Zopiclone and zolpidem are representatives of new classes of chemical compounds. Zolpidem selectively interacts with benzodiazepine ω receptors, which facilitates GABAergic transmission. Zopiclone binds directly to the chloride ionophore regulated by GABA. An increase in the flow of chloride ions into the cell causes hyperpolarization of the membrane and, accordingly, strong inhibition of the neuron. Pax Forte can be bought online in Moscow here. . Unlike benzodiazepines, new drugs bind only to central benzodiazepine receptors and have no affinity for peripheral ones. Zopiclone, unlike benzodiazepines, does not affect the duration of the paradoxical phase of sleep, which is necessary for the restoration of mental functions, memory, and learning ability, and somewhat lengthens the slow-wave phase, which is important for physical recovery. Zolpidem increases the duration of slow-wave sleep to a lesser extent, but more often, especially with long-term use, prolongs the paradoxical phase of sleep.

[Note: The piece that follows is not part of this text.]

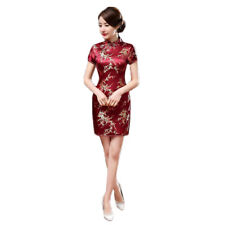 HK- Lot Womens Evening Dress Ball Short Cheongsam Qipao Chinese Traditional Exot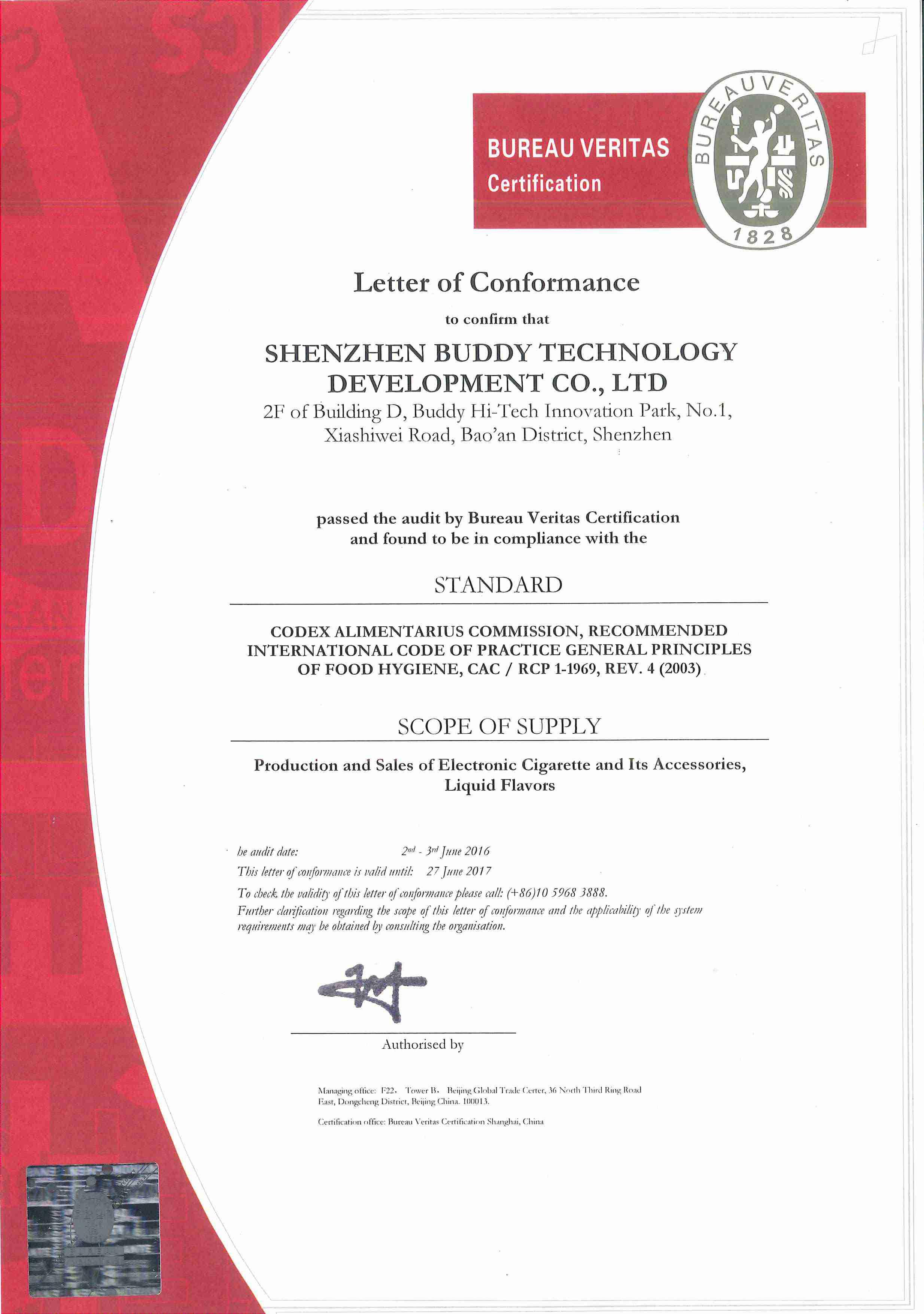 GMP Certificates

Like barbiturates, meprobamate also inhibits the paradoxical phase of sleep, causing dependence to develop.

Clomethiazole and chloral hydrate have a very rapid hypnotic effect and practically do not disturb the sleep structure, but clomethiazole is classified as a drug with a pronounced ability to cause drug dependence.

Bromoureids have been rarely used in recent years. They are rapidly absorbed, but have an extremely slow metabolism, which often causes the development of accumulation and bromism (skin inflammatory diseases, conjunctivitis, ataxia, purpura, agranulocytosis, thrombocytopenia, depression or delirium).

Some antihistamines are still often used as sleeping pills: diphenhydramine, hydroxyzine, doxylamine, promethazine. They cause inhibition of the paradoxical phase of sleep, strong aftereffects (headaches, drowsiness in the morning) and have anticholinergic properties. The most important advantage of antihistamines is the absence of dependence, even with long-term use.

In general psychiatry for psychotic conditions, sedative neuroleptics or sedative antidepressants are used to correct sleep disorders, depending on the leading syndrome.